De acordo com a Agência Brasil, a série de reportagens “Rota Perigosa” destaca o impacto das lesões de trânsito na saúde pública.
Em 2024, 1.450 cirurgias eletivas foram adiadas no Into devido a transferências de emergência.
Um em cada cinco pacientes transferidos sofreu lesões graves em acidentes de moto. Segundo o instituto, cada cirurgia de emergência adia o atendimento de cinco pacientes na fila para procedimentos eletivos.
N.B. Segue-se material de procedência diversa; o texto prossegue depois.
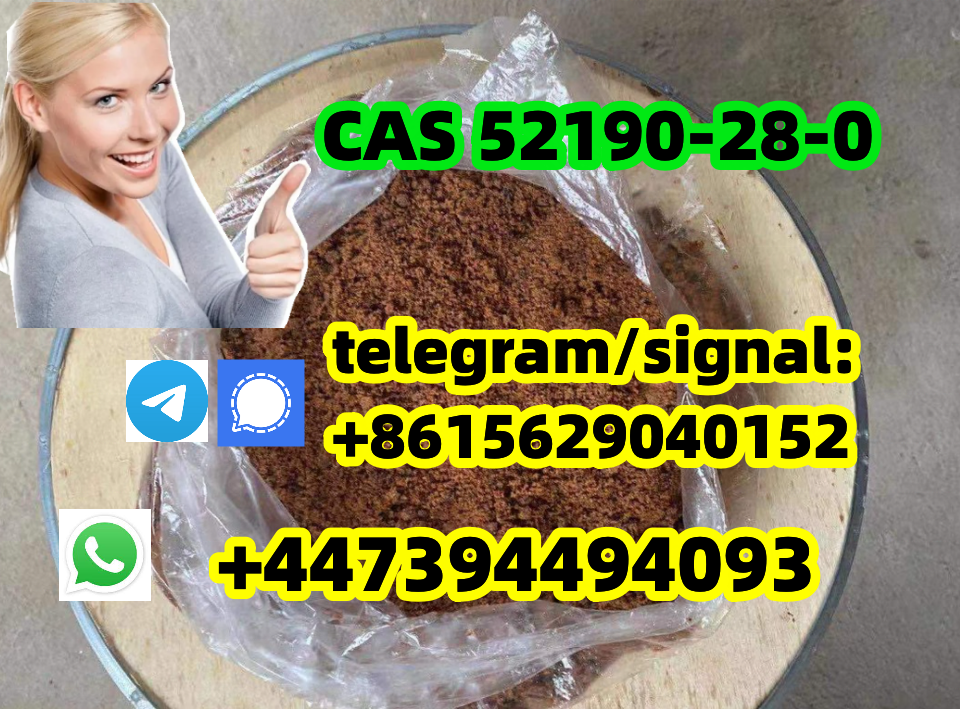 CAS 7553-56-2 lodine ball Whatsapp+447394494093 รูปที่ 7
O Into é um dos pontos do SUS afetados pelas lesões de trânsito. Dados do Sistema de Informações Hospitalares do Ministério da Saúde indicam que, entre 2010 e 2023, 1,4 milhão de motociclistas foram internados após acidentes, representando 57,2% das internações por lesões de trânsito.
Pedestres e motoristas de automóveis também figuram entre as categorias mais afetadas.
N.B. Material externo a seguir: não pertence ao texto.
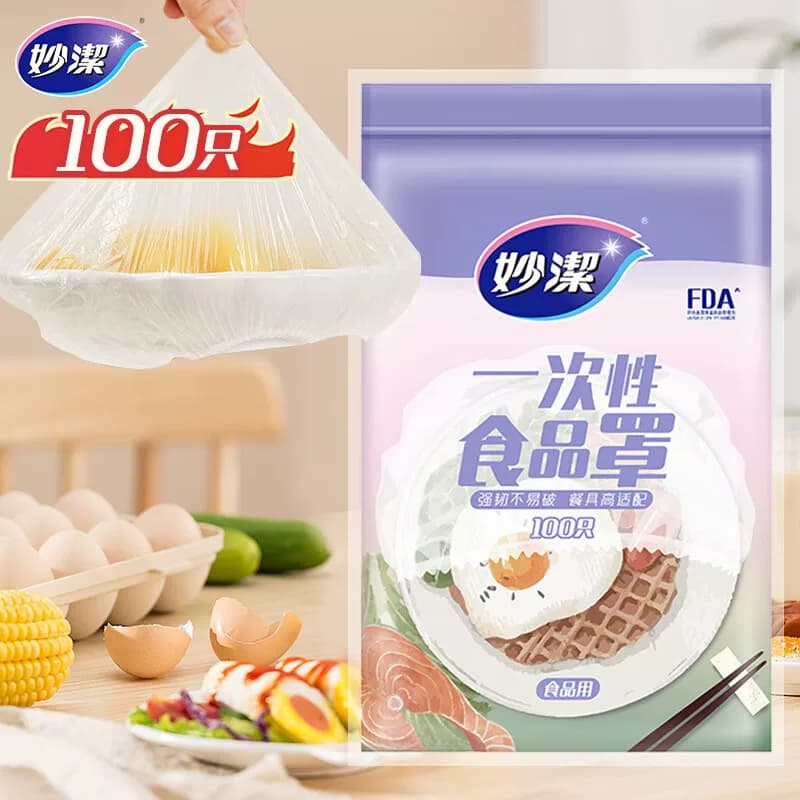 妙洁保鲜膜套100只装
As internações de motociclistas geraram um custo superior a R$ 2 bilhões, representando 55,2% dos gastos hospitalares com vítimas de trânsito. Dados preliminares do Viva Inquérito 2024, do Ministério da Saúde, mostram que 20,8% dos acidentados atendidos em serviços de emergência eram trabalhadores de aplicativos, com maior incidência em São Paulo e Belo Horizonte.
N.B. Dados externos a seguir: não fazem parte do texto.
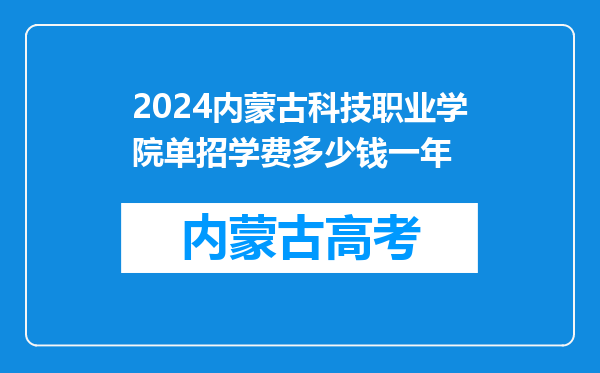 2024内蒙古科技职业学院单招学费多少钱一年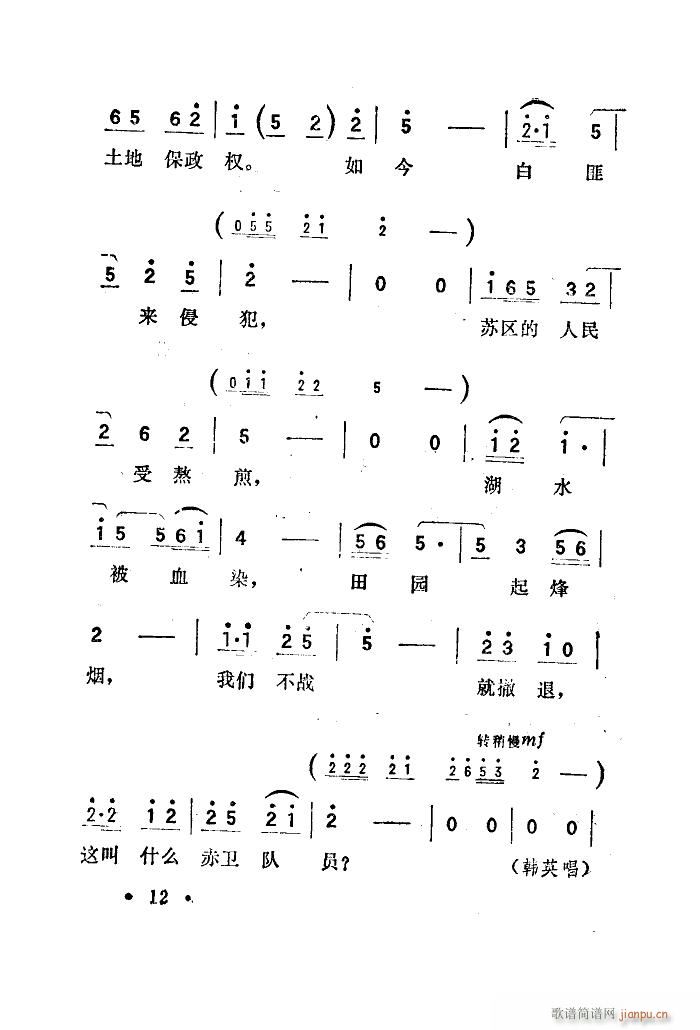 脡 l(wi) x6(ʮּ)16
O Into enfrenta um aumento nos atendimentos de emergência, com cinco cirurgias complexas por semana para vítimas de trânsito no primeiro semestre de 2024. A diretora-geral do Into, Germana Lyra Bahr, afirma que a demanda por cirurgias de emergência impacta a programação de cirurgias eletivas, que são a missão principal do instituto.
O tratamento de urgência para vítimas de trânsito é mais custoso e demorado, com internações que podem durar 25 dias ou mais, além de anos de reabilitação. A diretora destaca que o envelhecimento da população também aumenta a demanda por cuidados ortopédicos, complicando ainda mais a situação.
Histórias de recuperação
Eduardo Barbosa, de 39 anos, é um dos pacientes em reabilitação no Into após um grave acidente de moto em 2023. Ele passa por sessões de fisioterapia, terapia ocupacional e psicoterapia semanalmente. Eduardo relata que o tratamento é longo e pode durar a vida inteira, mas ele espera retornar ao mercado de trabalho.
A terapeuta ocupacional Martha Menezes Lucas acompanha Eduardo e outros pacientes, observando a alta incidência de lesões em motociclistas, especialmente aqueles que trabalham por aplicativos. Essas lesões frequentemente resultam em limitações permanentes, afetando a qualidade de vida e a capacidade de trabalho dos pacientes.
Martha destaca que muitos pacientes são trabalhadores informais, sem contribuições para a Previdência Social, o que agrava a situação financeira e social após os acidentes. A reabilitação é longa e impacta significativamente a vida pessoal e profissional dos envolvidos.